O Cardeal Kurt Koch, prefeito do Dicastério para a Promoção da Unidade dos Cristãos, disse que “quando o Papa Bento XVI cancelou este título e quando o Papa Francisco o introduziu novamente, eles comentaram” sobre o motivo pelo qual tomaram a decisão. “Mas estou convencido de que eles não queriam fazer algo contra ninguém, mas ambos queriam fazer algo ecumenicamente respeitoso”.
Há vinte e nove anos, São João Paulo II apelou a uma reflexão ecuménica sobre como o papa, como bispo de Roma, poderia exercer o seu ministério “como um serviço de amor reconhecido por todos os envolvidos”.
Já em 1967, São Paulo VI reconheceu que o papado era “sem dúvida o obstáculo mais grave no caminho do ecumenismo”.
Seguindo o convite ecumênico de São João Paulo em 1995, foram realizados estudos, realizadas reuniões e feitos relatórios.
O ritmo acelerou com o pontificado do Papa Francisco e as suas frequentes referências a ser o bispo de Roma, a sua confiança num Conselho internacional de Cardeais para o aconselhar em questões de governação e os seus esforços contínuos para reformar e expandir o Sínodo dos Bispos e o prática da “sinodalidade”.
Nas últimas três décadas, os parceiros ecumênicos da Igreja Católica responderam ao pedido de São João Paulo II questionando coisas como a infalibilidade papal e as reivindicações de jurisdição universal, mas muitos também expressaram apoio à tentativa de encontrar uma forma aceitável para o bispo de Roma servir como um ponto de unidade para todos os cristãos.

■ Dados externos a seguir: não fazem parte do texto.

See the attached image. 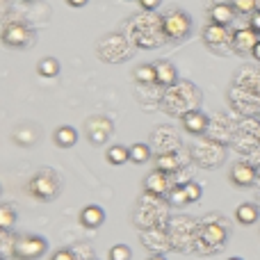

Segundo membros do Dicastério para a Promoção da Unidade dos Cristãos, tem havido “uma convergência teológica significativa e crescente” tanto sobre a necessidade de uma figura universal ao serviço da unidade dos cristãos como para as igrejas e comunidades cristãs, incluindo a Igreja Católica. aprender com os estilos e estruturas uns dos outros em matéria de consulta, governação e liderança.
A equipe do dicastério passou anos resumindo as reflexões e divulgou seu trabalho em 13 de junho como um “documento de estudo” intitulado “O Bispo de Roma. Primado e Sinodalidade nos Diálogos Ecumênicos e nas Respostas à Encíclica ‘Ut unum sint’. A publicação também incluiu uma série de propostas intituladas “Rumo a um exercício do primado no século 21”, que foi aprovada em 2021 pelos cardeais e bispos membros do dicastério.
Koch escreveu no prefácio do documento de estudo que Francisco aprovou a sua publicação.
O papel que um papa poderia desempenhar numa Igreja cristã reunificada envolve obviamente considerações práticas sobre poder e autoridade e como estes são exercidos. Mas para os diálogos ecumênicos, as primeiras considerações são a tradição – qual era o papel do bispo de Roma nos primeiros séculos antes da divisão do Cristianismo – e teológicas, incluindo o que é a Igreja e como é que ela difere de outros tipos de organizações.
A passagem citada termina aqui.